Now, honestly, as I took photos of the terrycloth genitalia from all sorts of angles and under different light sources, I wasn’t sure what sort of message Ardhi and James were trying to send us. Was it to say, “Thank you for the pizza and we would like to repay you in this manner, should you be interested,” or was it to say, “Have a good night you old lesbians, and here’s a little something to get you started”?

I still haven’t figured it out. But then again, I don’t think it matters. They got a sort of semi-decent meal and I have forty pictures of a towel that remarkably resembles a giant walrus vagina.

“Will you stop that?” Jamie finally insisted as she took the camera out of my hand. “You’ve taken so many pictures already that you’d think it was Jenna Jameson on that bed.”

“Shame on me,” I said, shaking my head in disgust. “This is pathetic.
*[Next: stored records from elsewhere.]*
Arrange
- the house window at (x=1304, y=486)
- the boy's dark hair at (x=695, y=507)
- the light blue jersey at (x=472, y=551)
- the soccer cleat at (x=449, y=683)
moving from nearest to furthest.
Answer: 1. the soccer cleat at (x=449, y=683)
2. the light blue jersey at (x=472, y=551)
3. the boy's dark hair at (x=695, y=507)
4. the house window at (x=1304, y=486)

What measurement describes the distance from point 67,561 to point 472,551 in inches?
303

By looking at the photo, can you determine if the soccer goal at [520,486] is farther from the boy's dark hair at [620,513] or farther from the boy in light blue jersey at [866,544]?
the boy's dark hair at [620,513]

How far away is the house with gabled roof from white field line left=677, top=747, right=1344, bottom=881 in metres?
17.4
I haven’t been this drunk in years and all I can manage to do is take pictures of towel porn. God. What’s happened to me? I haven’t even fallen down yet or had my Drunken Meal of Frenzy. What time is it? Is it like four in the morning? Do you think there are Taco Bell tacos at the buffet? Hey! Let’s go back to the lounge. Maybe if I trip a waitress we can get thrown out or I can provoke an angry verbal exchange with a Republican about foreign policy or funding for Head Start!”

Jamie sighed. “It’s a quarter to ten,” she said tiredly. “I’m taking an Advil and a Benadryl to fend off a hangover because we’re getting up early to hike the Chilkoot Trail in Skagway. If you were wise, you would join me.”

I gasped loudly. “What? And waste this buzz?” I replied. “Oh my god! Let’s get this party started! I just remembered I have a Percocet floating around at the bottom of my purse from my last oral surgery. It’s a little dirty, and it might be expired by now, but do you wanna split it?”